BEGIN DATASET RECORDS

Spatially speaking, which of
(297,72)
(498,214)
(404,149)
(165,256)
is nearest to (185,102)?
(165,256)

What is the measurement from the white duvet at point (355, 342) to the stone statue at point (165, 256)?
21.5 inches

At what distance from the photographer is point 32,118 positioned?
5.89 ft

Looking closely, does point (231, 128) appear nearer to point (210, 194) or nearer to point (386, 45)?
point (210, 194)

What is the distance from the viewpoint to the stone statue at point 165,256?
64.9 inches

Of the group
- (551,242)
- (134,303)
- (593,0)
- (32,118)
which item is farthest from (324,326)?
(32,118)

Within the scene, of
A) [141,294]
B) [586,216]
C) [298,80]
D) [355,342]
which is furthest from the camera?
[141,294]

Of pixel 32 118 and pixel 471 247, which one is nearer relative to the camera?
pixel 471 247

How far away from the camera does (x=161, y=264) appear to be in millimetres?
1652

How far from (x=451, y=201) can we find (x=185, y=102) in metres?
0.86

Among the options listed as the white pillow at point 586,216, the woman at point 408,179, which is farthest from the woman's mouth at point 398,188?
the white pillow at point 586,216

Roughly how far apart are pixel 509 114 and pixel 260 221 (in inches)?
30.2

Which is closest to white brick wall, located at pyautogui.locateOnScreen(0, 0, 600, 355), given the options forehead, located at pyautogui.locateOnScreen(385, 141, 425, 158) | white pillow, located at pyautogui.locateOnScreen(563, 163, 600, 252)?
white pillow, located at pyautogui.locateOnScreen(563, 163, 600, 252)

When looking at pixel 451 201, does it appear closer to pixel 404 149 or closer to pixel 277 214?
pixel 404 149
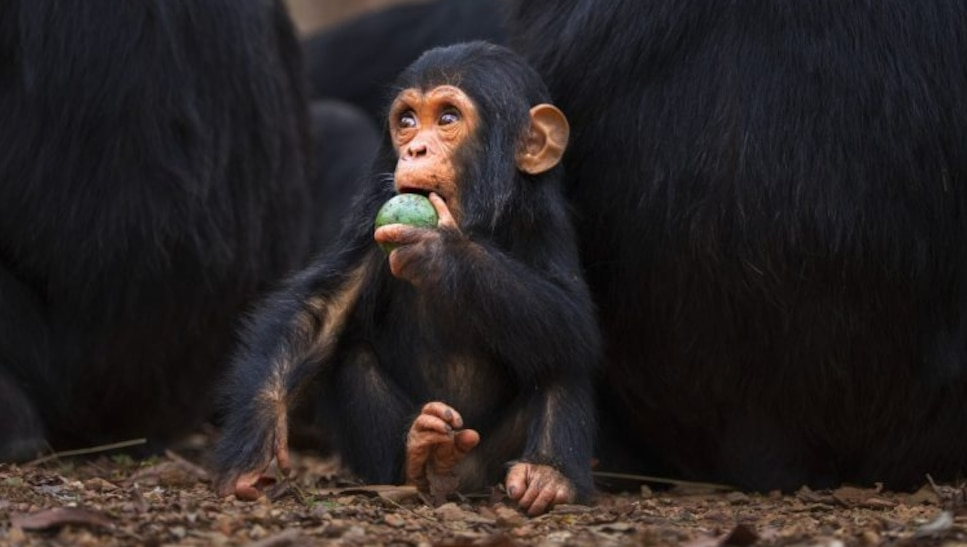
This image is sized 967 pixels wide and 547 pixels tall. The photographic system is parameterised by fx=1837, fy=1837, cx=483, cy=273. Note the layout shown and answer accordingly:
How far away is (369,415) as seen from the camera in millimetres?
4441

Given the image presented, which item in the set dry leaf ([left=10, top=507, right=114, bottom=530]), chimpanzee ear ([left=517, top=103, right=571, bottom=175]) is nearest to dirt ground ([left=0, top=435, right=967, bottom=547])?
dry leaf ([left=10, top=507, right=114, bottom=530])

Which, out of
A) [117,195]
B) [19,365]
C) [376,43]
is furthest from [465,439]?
[376,43]

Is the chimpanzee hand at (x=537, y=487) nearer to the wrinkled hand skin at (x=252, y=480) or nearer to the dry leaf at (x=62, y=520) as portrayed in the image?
the wrinkled hand skin at (x=252, y=480)

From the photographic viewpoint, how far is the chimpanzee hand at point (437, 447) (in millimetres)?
4207

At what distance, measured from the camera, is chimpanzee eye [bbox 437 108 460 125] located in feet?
14.6

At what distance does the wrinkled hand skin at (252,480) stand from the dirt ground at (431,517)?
32 millimetres

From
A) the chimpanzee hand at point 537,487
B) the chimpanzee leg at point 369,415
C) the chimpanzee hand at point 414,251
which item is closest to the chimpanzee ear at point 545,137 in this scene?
the chimpanzee hand at point 414,251

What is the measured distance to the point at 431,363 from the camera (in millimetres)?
4477

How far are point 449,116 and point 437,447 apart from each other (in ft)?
2.68

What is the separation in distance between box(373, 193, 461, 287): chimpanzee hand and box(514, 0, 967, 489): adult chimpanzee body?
2.37 ft

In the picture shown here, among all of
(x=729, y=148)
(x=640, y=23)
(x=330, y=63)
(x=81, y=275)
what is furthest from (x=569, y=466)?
(x=330, y=63)

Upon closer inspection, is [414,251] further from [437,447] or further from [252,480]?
[252,480]

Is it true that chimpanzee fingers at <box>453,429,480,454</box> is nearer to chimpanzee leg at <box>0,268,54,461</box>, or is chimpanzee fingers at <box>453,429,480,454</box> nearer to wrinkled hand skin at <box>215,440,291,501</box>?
wrinkled hand skin at <box>215,440,291,501</box>

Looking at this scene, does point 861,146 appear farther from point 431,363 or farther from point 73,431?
point 73,431
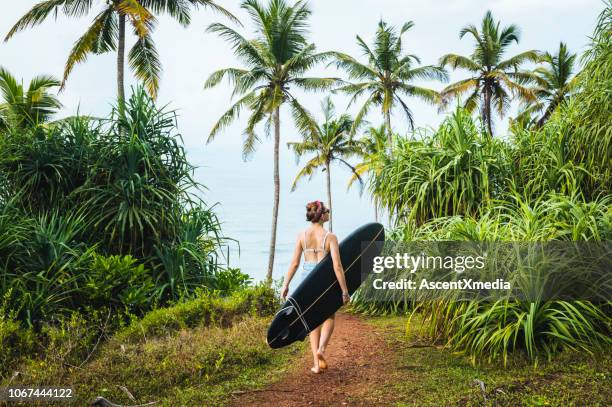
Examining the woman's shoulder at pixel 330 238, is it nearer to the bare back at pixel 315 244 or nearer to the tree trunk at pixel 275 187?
the bare back at pixel 315 244

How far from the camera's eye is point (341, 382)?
5.02 m

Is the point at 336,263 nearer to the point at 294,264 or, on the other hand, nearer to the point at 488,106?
the point at 294,264

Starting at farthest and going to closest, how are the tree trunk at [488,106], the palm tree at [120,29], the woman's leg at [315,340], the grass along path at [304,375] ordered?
1. the tree trunk at [488,106]
2. the palm tree at [120,29]
3. the woman's leg at [315,340]
4. the grass along path at [304,375]

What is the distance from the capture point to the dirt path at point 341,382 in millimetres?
4640

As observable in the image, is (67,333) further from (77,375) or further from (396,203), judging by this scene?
(396,203)

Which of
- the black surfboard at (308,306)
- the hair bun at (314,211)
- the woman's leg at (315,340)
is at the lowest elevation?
the woman's leg at (315,340)

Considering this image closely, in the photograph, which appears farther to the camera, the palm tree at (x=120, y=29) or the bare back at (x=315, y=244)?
the palm tree at (x=120, y=29)

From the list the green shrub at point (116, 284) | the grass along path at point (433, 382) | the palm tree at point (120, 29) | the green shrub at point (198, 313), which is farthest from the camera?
the palm tree at point (120, 29)

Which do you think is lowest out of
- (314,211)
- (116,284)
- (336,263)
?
(116,284)

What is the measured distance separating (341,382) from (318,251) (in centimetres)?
125

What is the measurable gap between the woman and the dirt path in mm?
220

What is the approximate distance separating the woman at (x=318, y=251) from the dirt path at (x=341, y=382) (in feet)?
0.72

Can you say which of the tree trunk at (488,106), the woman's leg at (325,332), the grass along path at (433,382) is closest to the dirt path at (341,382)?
the grass along path at (433,382)

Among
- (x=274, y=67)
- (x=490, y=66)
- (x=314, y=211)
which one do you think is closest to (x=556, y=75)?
(x=490, y=66)
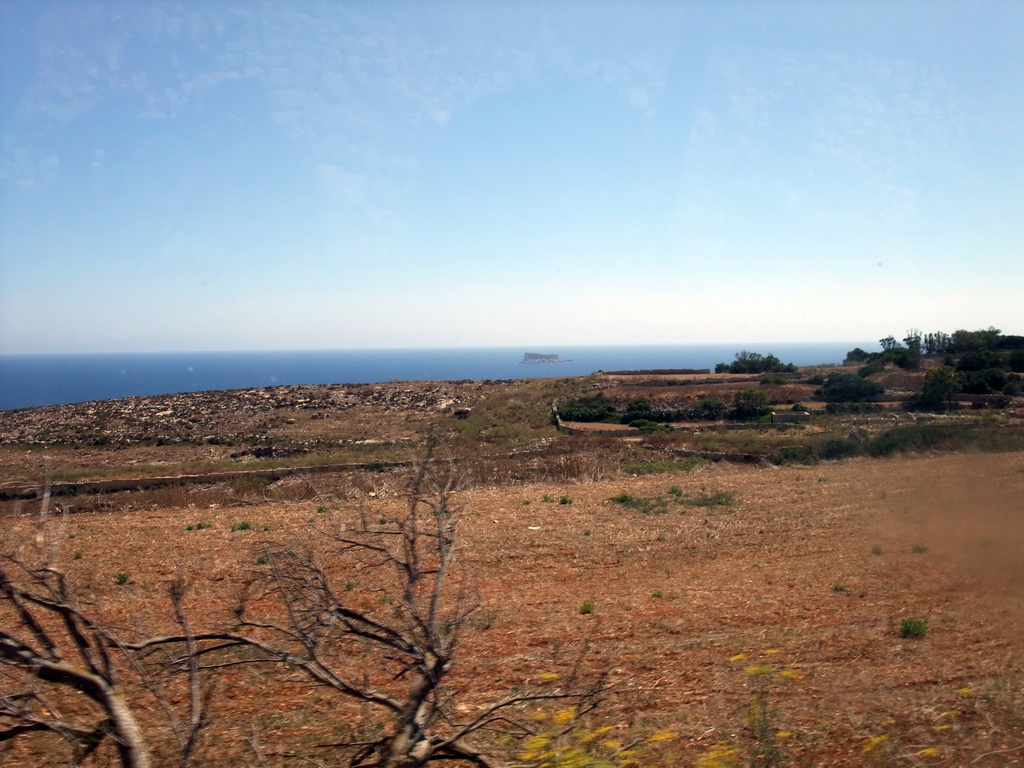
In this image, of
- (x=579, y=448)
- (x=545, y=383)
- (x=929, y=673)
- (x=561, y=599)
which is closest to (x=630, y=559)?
(x=561, y=599)

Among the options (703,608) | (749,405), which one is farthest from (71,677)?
(749,405)

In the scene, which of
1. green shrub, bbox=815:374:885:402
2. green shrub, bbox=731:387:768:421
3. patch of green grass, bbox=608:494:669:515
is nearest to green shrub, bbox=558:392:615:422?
green shrub, bbox=731:387:768:421

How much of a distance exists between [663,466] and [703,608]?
1390 cm

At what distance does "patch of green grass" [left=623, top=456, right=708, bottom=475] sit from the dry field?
4.68m

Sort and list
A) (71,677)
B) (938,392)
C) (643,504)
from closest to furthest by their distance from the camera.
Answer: (71,677), (643,504), (938,392)

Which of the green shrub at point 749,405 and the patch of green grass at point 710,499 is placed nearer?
the patch of green grass at point 710,499

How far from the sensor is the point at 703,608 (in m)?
8.47

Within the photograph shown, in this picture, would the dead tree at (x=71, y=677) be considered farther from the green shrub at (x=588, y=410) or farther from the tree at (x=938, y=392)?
the tree at (x=938, y=392)

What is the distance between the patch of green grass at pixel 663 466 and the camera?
837 inches

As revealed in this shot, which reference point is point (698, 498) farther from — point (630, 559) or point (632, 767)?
point (632, 767)

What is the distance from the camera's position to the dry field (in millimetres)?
5246

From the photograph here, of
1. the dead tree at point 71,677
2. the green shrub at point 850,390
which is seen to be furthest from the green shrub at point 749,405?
the dead tree at point 71,677

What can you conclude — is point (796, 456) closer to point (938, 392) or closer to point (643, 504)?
point (643, 504)

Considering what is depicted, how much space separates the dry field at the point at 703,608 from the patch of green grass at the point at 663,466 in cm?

END DATASET RECORDS

Extract all of the rows above verbatim, leaving out the pictures.

Spatially speaking, which of
(297,72)
(498,214)
(404,149)
(165,256)
is nearest to (185,102)?
(165,256)

What is the measurement from the white duvet at point (355, 342) to the stone statue at point (165, 256)?
21.5 inches

At what distance from the photographer is point 32,118 positioned?
5.89 ft

Looking closely, does point (231, 128) appear nearer to point (210, 194) or nearer to point (386, 45)?
point (210, 194)

What is the distance from the viewpoint to the stone statue at point 165,256?
64.9 inches

Of the group
- (551,242)
- (134,303)
- (593,0)
- (32,118)
which item is farthest from (324,326)?
(32,118)

Within the scene, of
A) [141,294]
B) [586,216]
C) [298,80]
D) [355,342]
which is furthest from the camera?
[141,294]

Of pixel 32 118 and pixel 471 247, which one is nearer relative to the camera?
pixel 471 247

How far away from the camera does (x=161, y=264) appear to be in millimetres?
1652

How far from (x=451, y=201) can we find (x=185, y=102) in metres?
0.86

Among the options listed as the white pillow at point 586,216, the woman at point 408,179, which is farthest from the woman's mouth at point 398,188?
the white pillow at point 586,216

Roughly how far apart are pixel 509 114 and pixel 260 221 (in inches)?
30.2

Which is closest to white brick wall, located at pyautogui.locateOnScreen(0, 0, 600, 355), given the options forehead, located at pyautogui.locateOnScreen(385, 141, 425, 158) | white pillow, located at pyautogui.locateOnScreen(563, 163, 600, 252)?
white pillow, located at pyautogui.locateOnScreen(563, 163, 600, 252)

When looking at pixel 451 201, does it appear closer to pixel 404 149 or closer to pixel 277 214?
pixel 404 149
This image is sized 967 pixels wide and 547 pixels tall. The photographic system is parameterised by fx=1837, fy=1837, cx=483, cy=273. Note the layout shown and answer accordingly:
How far away is (369,415) as seen from the camera in millimetres?
4441

Given the image presented, which item in the set dry leaf ([left=10, top=507, right=114, bottom=530]), chimpanzee ear ([left=517, top=103, right=571, bottom=175]) is nearest to dirt ground ([left=0, top=435, right=967, bottom=547])?
dry leaf ([left=10, top=507, right=114, bottom=530])

Which, out of
A) [117,195]
B) [19,365]
C) [376,43]
is furthest from [465,439]?
[376,43]

Is the chimpanzee hand at (x=537, y=487) nearer to the wrinkled hand skin at (x=252, y=480) or nearer to the dry leaf at (x=62, y=520) as portrayed in the image?
the wrinkled hand skin at (x=252, y=480)

From the photographic viewpoint, how far is the chimpanzee hand at point (437, 447) (in millimetres)?
4207

At what distance, measured from the camera, is chimpanzee eye [bbox 437 108 460 125] located in feet?
14.6

At what distance does the wrinkled hand skin at (252,480) stand from the dirt ground at (431,517)?
32 millimetres

From
A) the chimpanzee hand at point 537,487
B) the chimpanzee leg at point 369,415
C) the chimpanzee hand at point 414,251
which item is closest to the chimpanzee ear at point 545,137 in this scene?
the chimpanzee hand at point 414,251

What is the measured distance to the point at 431,363 from the camera (in millimetres)?
4477

How far are point 449,116 and point 437,447 apart from each other (in ft)?
2.68

What is the separation in distance between box(373, 193, 461, 287): chimpanzee hand and box(514, 0, 967, 489): adult chimpanzee body?
2.37 ft

In the picture shown here, among all of
(x=729, y=148)
(x=640, y=23)
(x=330, y=63)
(x=81, y=275)
what is furthest from (x=569, y=466)?
(x=330, y=63)

Upon closer inspection, is [414,251] further from [437,447] or further from [252,480]?
[252,480]

Is it true that chimpanzee fingers at <box>453,429,480,454</box> is nearer to chimpanzee leg at <box>0,268,54,461</box>, or is chimpanzee fingers at <box>453,429,480,454</box> nearer to wrinkled hand skin at <box>215,440,291,501</box>?
wrinkled hand skin at <box>215,440,291,501</box>

Looking at this scene, does point 861,146 appear farther from point 431,363 or farther from point 73,431?
point 73,431
Examining the woman's shoulder at pixel 330 238, is it nearer to the bare back at pixel 315 244 or nearer to the tree trunk at pixel 275 187?
the bare back at pixel 315 244

How far from the camera's eye is point (341, 382)?
5.02 m

Is the point at 336,263 nearer to the point at 294,264 or, on the other hand, nearer to the point at 488,106?
the point at 294,264

Starting at farthest and going to closest, how are the tree trunk at [488,106], the palm tree at [120,29], the woman's leg at [315,340], the grass along path at [304,375] ordered?
1. the tree trunk at [488,106]
2. the palm tree at [120,29]
3. the woman's leg at [315,340]
4. the grass along path at [304,375]

What is the distance from the capture point to the dirt path at point 341,382 in millimetres?
4640

As observable in the image, is (67,333) further from (77,375) or further from (396,203), judging by this scene?
(396,203)

Which of
- the black surfboard at (308,306)
- the hair bun at (314,211)
- the woman's leg at (315,340)
is at the lowest elevation?
the woman's leg at (315,340)

Considering this image closely, in the photograph, which appears farther to the camera, the palm tree at (x=120, y=29) or the bare back at (x=315, y=244)?
the palm tree at (x=120, y=29)

From the list the green shrub at point (116, 284) | the grass along path at point (433, 382) | the palm tree at point (120, 29) | the green shrub at point (198, 313), which is farthest from the camera?
the palm tree at point (120, 29)

Which do you think is lowest out of
- (314,211)
- (116,284)
- (336,263)
?
(116,284)

What is the measured distance separating (341,382) from (318,251) (in centimetres)?
125

What is the measurable gap between the woman and the dirt path in mm?
220

What is the approximate distance separating the woman at (x=318, y=251) from the dirt path at (x=341, y=382) (in feet)?
0.72

Can you say which of the tree trunk at (488,106), the woman's leg at (325,332), the grass along path at (433,382) is closest to the dirt path at (341,382)?
the grass along path at (433,382)

Among
- (x=274, y=67)
- (x=490, y=66)
- (x=314, y=211)
which one do you think is closest to (x=556, y=75)?
(x=490, y=66)
In this image, of
- (x=579, y=448)
- (x=545, y=383)
- (x=929, y=673)
- (x=561, y=599)
which is closest to (x=630, y=559)?
(x=561, y=599)

Among the options (703,608) | (749,405), which one is farthest from (71,677)?
(749,405)

In the scene, which of
1. green shrub, bbox=815:374:885:402
2. green shrub, bbox=731:387:768:421
3. patch of green grass, bbox=608:494:669:515
is nearest to green shrub, bbox=558:392:615:422?
green shrub, bbox=731:387:768:421

How much of a distance exists between [663,466] and [703,608]?
1390 cm

At what distance does "patch of green grass" [left=623, top=456, right=708, bottom=475] sit from the dry field?
4.68m

Sort and list
A) (71,677)
B) (938,392)
C) (643,504)
from closest to furthest by their distance from the camera.
Answer: (71,677), (643,504), (938,392)

Which of the green shrub at point 749,405 and the patch of green grass at point 710,499 is placed nearer?
the patch of green grass at point 710,499

How far from the sensor is the point at 703,608 (in m)?
8.47

Within the photograph shown, in this picture, would the dead tree at (x=71, y=677) be considered farther from the green shrub at (x=588, y=410) or farther from the tree at (x=938, y=392)?
the tree at (x=938, y=392)

What is the distance between the patch of green grass at pixel 663 466 and the camera?
837 inches

As revealed in this shot, which reference point is point (698, 498) farther from — point (630, 559) or point (632, 767)?
point (632, 767)

What is the distance from the camera's position to the dry field (in millimetres)?
5246

From the photograph here, of
1. the dead tree at point 71,677
2. the green shrub at point 850,390
which is seen to be furthest from the green shrub at point 749,405?
the dead tree at point 71,677

What can you conclude — is point (796, 456) closer to point (938, 392) or closer to point (643, 504)?
point (643, 504)

Considering what is depicted, how much space separates the dry field at the point at 703,608 from the patch of green grass at the point at 663,466 in cm?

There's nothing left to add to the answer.